I am trying to get AUC value from the logistic regression for 2 classes classification problem. Response of this data is factor of 1 (terrible) and 2 (great).
The model is built as follow:
fit.ridge = glmnet(xmat, as.numeric(train$response), alpha = 0, family="binomial")
During the prediction step, I found 2 ways to achieve ROC using package pROC
. However, these 2 ways give different results:
xmat = model.matrix(response ~ ., data = train)[, -1]

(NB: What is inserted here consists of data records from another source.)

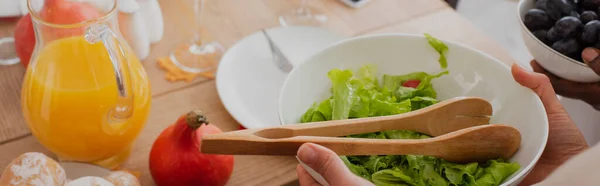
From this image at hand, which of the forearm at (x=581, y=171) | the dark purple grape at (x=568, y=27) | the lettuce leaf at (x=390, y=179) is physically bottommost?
the lettuce leaf at (x=390, y=179)

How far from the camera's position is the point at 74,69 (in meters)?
0.69

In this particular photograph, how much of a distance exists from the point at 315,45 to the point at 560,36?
1.30 ft

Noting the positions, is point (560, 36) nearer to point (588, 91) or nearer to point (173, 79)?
point (588, 91)

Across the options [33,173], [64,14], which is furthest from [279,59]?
[33,173]

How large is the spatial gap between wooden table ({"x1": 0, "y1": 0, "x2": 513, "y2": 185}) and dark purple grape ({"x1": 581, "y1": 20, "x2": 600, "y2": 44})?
0.53 feet

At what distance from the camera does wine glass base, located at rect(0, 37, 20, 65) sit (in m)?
0.92

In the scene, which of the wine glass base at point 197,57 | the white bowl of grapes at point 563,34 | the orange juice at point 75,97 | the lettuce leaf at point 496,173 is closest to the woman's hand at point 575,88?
the white bowl of grapes at point 563,34

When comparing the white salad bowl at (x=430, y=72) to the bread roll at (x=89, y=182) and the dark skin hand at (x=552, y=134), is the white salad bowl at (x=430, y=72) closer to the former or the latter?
the dark skin hand at (x=552, y=134)

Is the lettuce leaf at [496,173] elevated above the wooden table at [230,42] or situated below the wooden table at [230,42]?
above

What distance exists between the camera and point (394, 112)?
2.56 ft

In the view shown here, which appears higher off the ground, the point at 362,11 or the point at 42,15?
the point at 42,15

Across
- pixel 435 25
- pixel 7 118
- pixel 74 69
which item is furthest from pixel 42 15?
pixel 435 25

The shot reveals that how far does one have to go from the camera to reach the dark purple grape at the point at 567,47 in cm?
89

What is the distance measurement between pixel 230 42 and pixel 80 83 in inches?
15.0
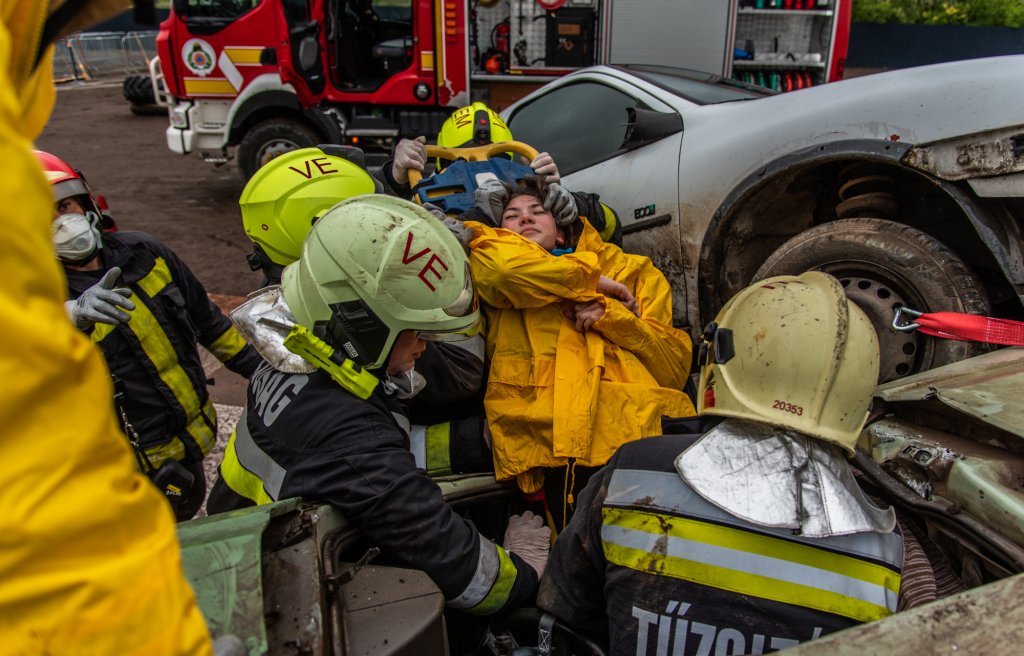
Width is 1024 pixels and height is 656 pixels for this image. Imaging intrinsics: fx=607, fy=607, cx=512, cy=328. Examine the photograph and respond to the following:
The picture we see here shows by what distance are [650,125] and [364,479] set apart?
2.43 meters

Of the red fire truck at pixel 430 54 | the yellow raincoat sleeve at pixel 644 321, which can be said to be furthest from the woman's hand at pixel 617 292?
the red fire truck at pixel 430 54

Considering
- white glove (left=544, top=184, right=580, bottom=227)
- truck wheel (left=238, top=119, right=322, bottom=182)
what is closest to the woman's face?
white glove (left=544, top=184, right=580, bottom=227)

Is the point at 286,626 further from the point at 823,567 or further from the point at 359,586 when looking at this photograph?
the point at 823,567

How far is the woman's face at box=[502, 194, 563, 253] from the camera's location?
2.57 m

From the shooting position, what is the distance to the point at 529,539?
2027 millimetres

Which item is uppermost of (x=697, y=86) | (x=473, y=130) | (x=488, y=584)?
(x=697, y=86)

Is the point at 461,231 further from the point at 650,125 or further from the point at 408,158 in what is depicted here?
the point at 650,125

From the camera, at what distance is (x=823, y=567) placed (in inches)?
49.5

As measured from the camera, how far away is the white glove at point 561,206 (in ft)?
8.55

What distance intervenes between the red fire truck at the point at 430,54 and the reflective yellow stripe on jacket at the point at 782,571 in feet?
20.9

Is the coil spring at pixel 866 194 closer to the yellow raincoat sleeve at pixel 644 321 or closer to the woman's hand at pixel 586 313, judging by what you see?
the yellow raincoat sleeve at pixel 644 321

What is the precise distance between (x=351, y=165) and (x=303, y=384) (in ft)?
4.50

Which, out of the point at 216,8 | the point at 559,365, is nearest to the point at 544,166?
the point at 559,365

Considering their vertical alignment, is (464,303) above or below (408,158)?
below
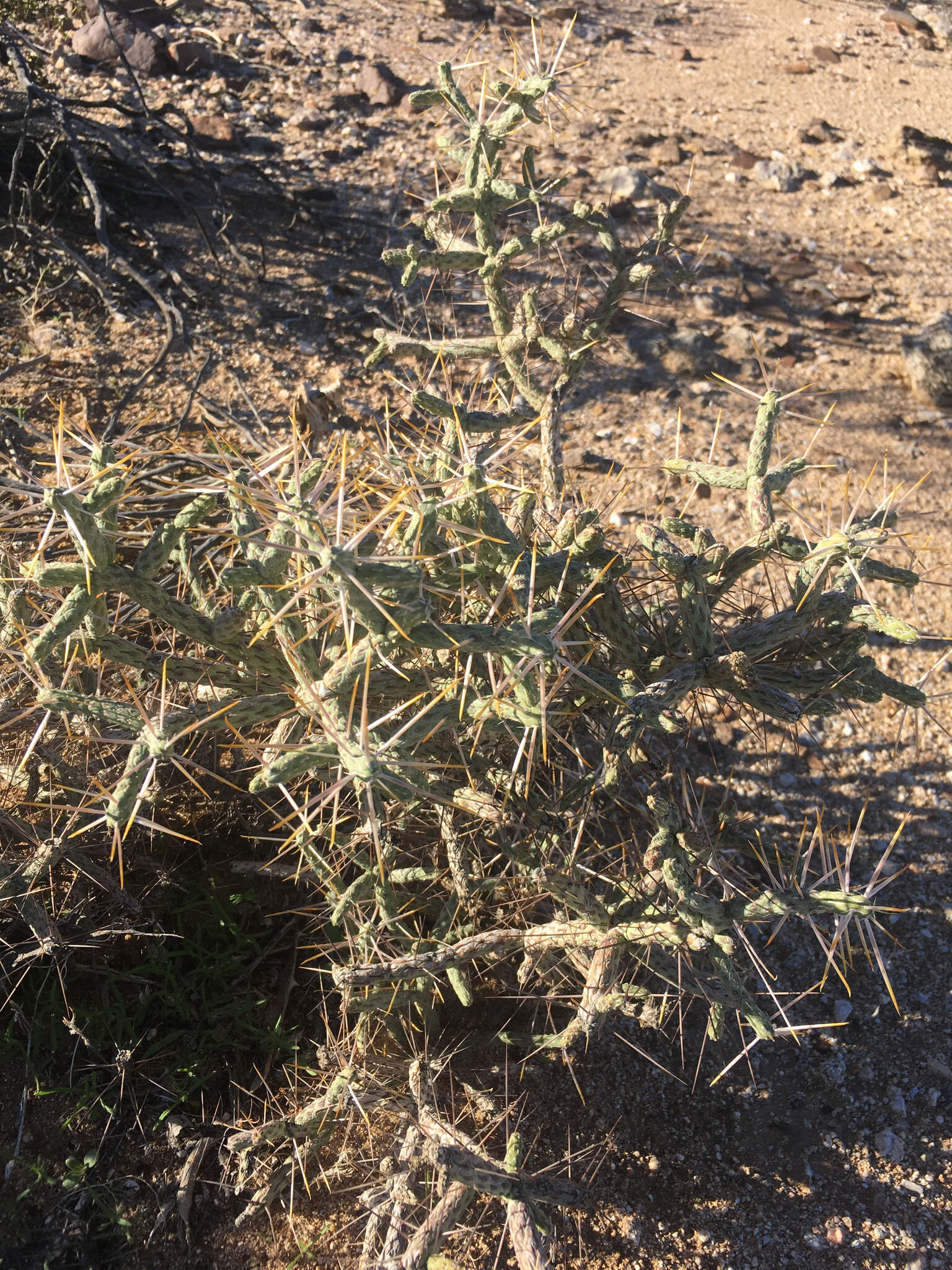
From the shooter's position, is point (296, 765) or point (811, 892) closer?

Note: bestlam.ridge = best lambda value from cv.glmnet
Way 1)
pred = predict(fit.ridge, s = bestlam.ridge, newx = xmat, type="response")
auc = roc(as.numeric(train$response), as.numeric(pred))$auc
Way 2)
pred = predict(fit.ridge, s = bestlam.ridge, newx = xmat, type="response")
print(range(pred))
pred_bool = rep('bad', length(pred))
pred_bool[pred > 0.5] = 'good'
table(train$quality, pred_bool)
roc(as.numeric(train$quality), as.numeric(as.factor(pred_bool)))$auc
Way 1 gives about 0.1 higher AUC than Way 2 (and has the same AUC values as in cv.glmnet
when I used type.measure="auc"
).
But Way 2 looks like a valid way to go for the classification problem.
Please let me know which way is the correct AUC in this case?